The task -
Copy every line that contains the string "with" from the entries below.

Dataset entries:
• • •
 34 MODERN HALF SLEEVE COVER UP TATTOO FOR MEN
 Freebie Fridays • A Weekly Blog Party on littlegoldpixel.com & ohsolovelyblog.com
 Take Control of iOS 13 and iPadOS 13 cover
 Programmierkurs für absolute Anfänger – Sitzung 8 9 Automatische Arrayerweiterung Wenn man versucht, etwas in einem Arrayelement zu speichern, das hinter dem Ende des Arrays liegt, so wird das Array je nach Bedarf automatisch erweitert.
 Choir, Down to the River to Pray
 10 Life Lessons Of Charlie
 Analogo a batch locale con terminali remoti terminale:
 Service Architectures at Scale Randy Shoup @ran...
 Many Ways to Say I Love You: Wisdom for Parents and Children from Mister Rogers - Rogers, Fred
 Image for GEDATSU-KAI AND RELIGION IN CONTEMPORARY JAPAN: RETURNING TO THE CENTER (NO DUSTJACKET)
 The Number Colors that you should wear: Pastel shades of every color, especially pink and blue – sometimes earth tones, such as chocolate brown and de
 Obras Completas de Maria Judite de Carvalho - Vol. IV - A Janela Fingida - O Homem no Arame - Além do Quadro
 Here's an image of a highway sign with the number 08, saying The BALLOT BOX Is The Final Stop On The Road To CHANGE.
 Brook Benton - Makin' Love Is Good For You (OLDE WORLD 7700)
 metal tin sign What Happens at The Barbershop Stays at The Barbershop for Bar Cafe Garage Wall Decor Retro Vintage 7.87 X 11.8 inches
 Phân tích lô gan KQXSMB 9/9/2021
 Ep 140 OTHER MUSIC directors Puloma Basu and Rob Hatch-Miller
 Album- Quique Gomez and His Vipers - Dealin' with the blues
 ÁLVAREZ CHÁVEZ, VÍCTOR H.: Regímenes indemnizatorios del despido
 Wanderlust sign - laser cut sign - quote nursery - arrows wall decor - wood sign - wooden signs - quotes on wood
• • •
Task response -
 Here's an image of a highway sign with the number 08, saying The BALLOT BOX Is The Final Stop On The Road To CHANGE.
 Album- Quique Gomez and His Vipers - Dealin' with the blues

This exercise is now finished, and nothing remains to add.